PROVIDED PASSAGE →
++++
DETAILED DESCRIPTION OF A PREFERRED EMBODIMENT
The stranding or cabling machine illustrated in FIG. 1 is of the
"inner take-up" type and comprises supports 10 and 11, carrying a
twisting unit generally indicated by the reference numeral 12. The
twisting unit 12 comprises two mutually aligned, rotatable shafts
13 and 14. The shafts 13 and 14 are seated respectively in seats 15
and 16 and are arranged to be driven by a driving system including
a belt 17 for driving the shaft 13, a transmission shaft 18, and a
belt 19 for driving the shaft 14. Both belts 17 and 19 are
operatively connected to the transmission shaft 18 to synchronize
the speed of the two shafts 13 and 14.
Each of the shafts 13 and 14 carries an arm, keyed to the shaft for
rotation therewith. In the preferred embodiment shown in the
drawing, the arms 20 and 21 of the shafts 13 and 14 respectively
are formed as disc-shaped elements hereinafter referred to as
"discs," but the arms could be conically or otherwise shaped
elements extending generally perpendicular to the axis of rotation
of the shaft.
Each of the shafts 13 and 14 also carries, mounted in proximity to
its disc 20 or 21, a wire deflecting pulley 22 or 23, respectively.
++++
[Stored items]
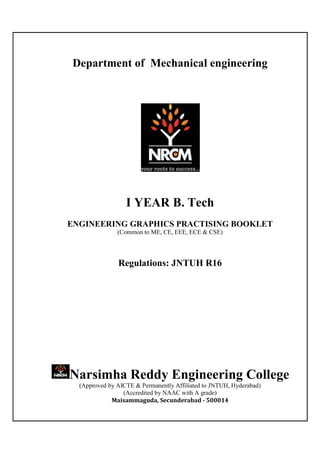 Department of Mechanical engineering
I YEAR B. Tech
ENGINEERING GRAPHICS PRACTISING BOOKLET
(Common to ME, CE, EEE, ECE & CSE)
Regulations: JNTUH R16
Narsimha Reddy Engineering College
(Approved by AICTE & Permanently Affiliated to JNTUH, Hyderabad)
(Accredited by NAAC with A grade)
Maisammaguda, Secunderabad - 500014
++++
QUESTIONS →
a) Answer these about the stranding machine description:
(i) Of what type is the machine shown in FIG. 1?
(ii) Which part are belts 17 and 19 both connected to in order to synchronize the speed of the shafts?
(iii) What is mounted near disc 20 or 21 on each shaft?
b) Please write the next part of the stranding machine description, starting after its last sentence.

ANSWERS BELOW →
a)
(i) The "inner take-up" type.
(ii) The transmission shaft 18.
(iii) A wire deflecting pulley, 22 or 23, respectively.

b)
Groups of pulleys 24, 25 and 26, 27 are mounted on the discs 20,
21, respectively, just within the periphery of the discs 20, 21 and
in proximity to the ends of respective transfer tracks 28 and 29.
The straight line configurations of the tracks indicated by the
dashed lines 28 and 29 show the tracks in rest position. The curved
configurations of the tracks 28 and 29 shown in solid lines at 28a
and 29a indicate the elongation of said transfer tracks in response
to centrifugal force during operation under normal working
conditions.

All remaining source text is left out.